Our long-term goal is to inform and foster the culture of the secure and quality driven approach for creating the software solutions. In such projects the extensive and highly sensitive data is processed in production environments. Therefore, security is an absolute necessity, and we’re determined to contribute to the security-first approach. Our aim is not only to make things simpler but also to play a part in ensuring software projects treat security as an important indicator of quality.

Conclusion

We have the plan to add additional security checks/reports into the CI/CD pipeline. Our goal is to enhance the software’s security, reliability, ease of maintenance, and overall quality to deliver increased value. We’ve begun by implementing essential tools to gather code quality metrics, for example in the openIMIS project.

We’ve highlighted the importance of code analysis, and how it helps us identify and prevent issues, enhance code quality, fortify security, and maintain code in the long term. Our plan includes expanding our checks to comply with industry quality standards in every project we work on.

In the near future, we’ll be sharing blog posts rich in insights on how we manage security and performance settings.
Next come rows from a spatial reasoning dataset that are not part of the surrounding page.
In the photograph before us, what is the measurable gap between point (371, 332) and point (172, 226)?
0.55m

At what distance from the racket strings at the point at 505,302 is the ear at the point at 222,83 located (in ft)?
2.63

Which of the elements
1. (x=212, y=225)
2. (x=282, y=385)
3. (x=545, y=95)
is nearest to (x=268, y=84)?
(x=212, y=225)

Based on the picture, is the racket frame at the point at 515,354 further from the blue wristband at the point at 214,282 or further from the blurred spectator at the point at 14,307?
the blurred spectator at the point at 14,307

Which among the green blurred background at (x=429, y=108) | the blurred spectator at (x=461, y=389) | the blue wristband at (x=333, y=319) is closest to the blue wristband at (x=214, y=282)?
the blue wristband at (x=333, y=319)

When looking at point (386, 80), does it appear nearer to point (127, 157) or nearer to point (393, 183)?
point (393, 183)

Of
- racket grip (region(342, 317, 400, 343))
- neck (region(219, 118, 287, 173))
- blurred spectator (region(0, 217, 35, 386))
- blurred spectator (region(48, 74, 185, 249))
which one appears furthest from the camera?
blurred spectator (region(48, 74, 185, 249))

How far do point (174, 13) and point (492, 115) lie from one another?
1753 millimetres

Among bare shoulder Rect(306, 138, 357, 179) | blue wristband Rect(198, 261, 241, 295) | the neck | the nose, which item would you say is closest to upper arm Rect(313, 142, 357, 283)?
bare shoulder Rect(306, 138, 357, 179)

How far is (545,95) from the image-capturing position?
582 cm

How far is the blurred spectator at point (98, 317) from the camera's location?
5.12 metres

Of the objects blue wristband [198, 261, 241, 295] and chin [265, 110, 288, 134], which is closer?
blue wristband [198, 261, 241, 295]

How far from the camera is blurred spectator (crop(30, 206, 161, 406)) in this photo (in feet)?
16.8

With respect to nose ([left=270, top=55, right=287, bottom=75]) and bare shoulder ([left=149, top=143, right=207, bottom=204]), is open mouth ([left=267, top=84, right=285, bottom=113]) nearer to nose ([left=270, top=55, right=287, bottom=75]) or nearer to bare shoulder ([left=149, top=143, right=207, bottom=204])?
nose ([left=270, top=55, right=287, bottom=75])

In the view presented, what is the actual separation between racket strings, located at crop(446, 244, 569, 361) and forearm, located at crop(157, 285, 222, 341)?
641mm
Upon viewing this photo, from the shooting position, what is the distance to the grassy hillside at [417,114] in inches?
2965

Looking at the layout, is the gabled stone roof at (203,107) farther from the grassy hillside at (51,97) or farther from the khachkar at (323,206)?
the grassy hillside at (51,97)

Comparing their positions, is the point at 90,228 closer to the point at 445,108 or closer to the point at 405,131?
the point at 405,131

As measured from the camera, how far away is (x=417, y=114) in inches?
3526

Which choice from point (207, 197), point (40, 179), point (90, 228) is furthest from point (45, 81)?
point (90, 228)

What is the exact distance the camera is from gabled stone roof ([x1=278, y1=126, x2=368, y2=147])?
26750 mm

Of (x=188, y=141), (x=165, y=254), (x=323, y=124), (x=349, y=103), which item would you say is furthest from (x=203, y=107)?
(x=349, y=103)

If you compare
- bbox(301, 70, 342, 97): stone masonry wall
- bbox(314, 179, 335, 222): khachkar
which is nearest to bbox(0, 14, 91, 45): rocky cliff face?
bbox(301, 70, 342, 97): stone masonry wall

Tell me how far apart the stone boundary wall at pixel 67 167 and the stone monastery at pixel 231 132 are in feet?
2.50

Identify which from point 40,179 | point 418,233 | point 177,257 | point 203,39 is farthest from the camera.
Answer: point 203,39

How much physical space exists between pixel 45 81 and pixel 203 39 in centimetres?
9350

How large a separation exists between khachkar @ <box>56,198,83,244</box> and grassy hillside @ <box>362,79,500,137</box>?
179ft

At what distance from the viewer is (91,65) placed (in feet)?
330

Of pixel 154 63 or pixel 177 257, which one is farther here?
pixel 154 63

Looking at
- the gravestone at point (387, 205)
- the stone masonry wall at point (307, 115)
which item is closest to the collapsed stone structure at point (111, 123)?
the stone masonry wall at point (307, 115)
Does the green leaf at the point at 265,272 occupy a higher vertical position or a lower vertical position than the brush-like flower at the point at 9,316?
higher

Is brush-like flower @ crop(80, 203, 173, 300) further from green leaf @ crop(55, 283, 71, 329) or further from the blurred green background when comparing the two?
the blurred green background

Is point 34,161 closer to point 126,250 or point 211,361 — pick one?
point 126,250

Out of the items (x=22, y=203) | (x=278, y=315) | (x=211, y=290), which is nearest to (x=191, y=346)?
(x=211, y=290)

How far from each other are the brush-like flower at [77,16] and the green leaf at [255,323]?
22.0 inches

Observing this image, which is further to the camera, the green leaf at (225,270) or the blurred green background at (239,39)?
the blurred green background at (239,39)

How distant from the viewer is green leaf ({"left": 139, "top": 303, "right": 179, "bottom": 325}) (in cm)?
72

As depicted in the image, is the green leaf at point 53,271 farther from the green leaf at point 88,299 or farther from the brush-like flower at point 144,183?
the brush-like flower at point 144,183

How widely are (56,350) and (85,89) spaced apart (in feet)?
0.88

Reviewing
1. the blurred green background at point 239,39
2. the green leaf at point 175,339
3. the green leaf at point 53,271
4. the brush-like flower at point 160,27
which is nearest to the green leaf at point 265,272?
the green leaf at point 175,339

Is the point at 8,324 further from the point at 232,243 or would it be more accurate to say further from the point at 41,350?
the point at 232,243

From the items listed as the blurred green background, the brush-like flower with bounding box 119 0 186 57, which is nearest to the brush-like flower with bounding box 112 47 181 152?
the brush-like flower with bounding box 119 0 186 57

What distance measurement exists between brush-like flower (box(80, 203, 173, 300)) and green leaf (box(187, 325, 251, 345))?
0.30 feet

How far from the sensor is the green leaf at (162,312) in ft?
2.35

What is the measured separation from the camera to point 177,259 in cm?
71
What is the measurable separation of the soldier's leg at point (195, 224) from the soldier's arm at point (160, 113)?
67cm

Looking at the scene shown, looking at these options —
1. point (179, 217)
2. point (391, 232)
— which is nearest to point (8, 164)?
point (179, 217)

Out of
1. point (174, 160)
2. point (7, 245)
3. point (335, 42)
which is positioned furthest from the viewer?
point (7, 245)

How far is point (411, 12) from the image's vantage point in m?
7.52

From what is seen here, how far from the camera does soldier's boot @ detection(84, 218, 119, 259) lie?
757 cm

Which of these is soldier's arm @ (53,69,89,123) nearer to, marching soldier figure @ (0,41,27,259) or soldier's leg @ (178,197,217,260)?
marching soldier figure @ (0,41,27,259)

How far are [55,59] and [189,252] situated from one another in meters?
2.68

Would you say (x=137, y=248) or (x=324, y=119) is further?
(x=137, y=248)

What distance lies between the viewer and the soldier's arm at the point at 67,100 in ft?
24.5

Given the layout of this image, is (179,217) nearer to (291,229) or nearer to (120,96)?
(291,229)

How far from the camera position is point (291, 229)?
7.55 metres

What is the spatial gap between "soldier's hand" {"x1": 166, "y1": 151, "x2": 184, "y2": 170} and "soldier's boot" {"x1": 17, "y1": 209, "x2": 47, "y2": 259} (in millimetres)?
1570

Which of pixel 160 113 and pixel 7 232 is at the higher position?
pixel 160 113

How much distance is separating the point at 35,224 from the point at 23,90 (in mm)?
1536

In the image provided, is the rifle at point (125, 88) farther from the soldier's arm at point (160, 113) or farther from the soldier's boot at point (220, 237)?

This is crucial, especially in large-scale commercial projects where we handle extensive and sensitive data in production environments. Demonstrating our commitment to addressing these concerns positions us as a trusted partner for similar projects in the future.

Join us on this journey, as we prioritize security and performance to deliver high-quality solutions for modern challenges. We’re fostering the culture of security-first high quality solutions for modern day challenges.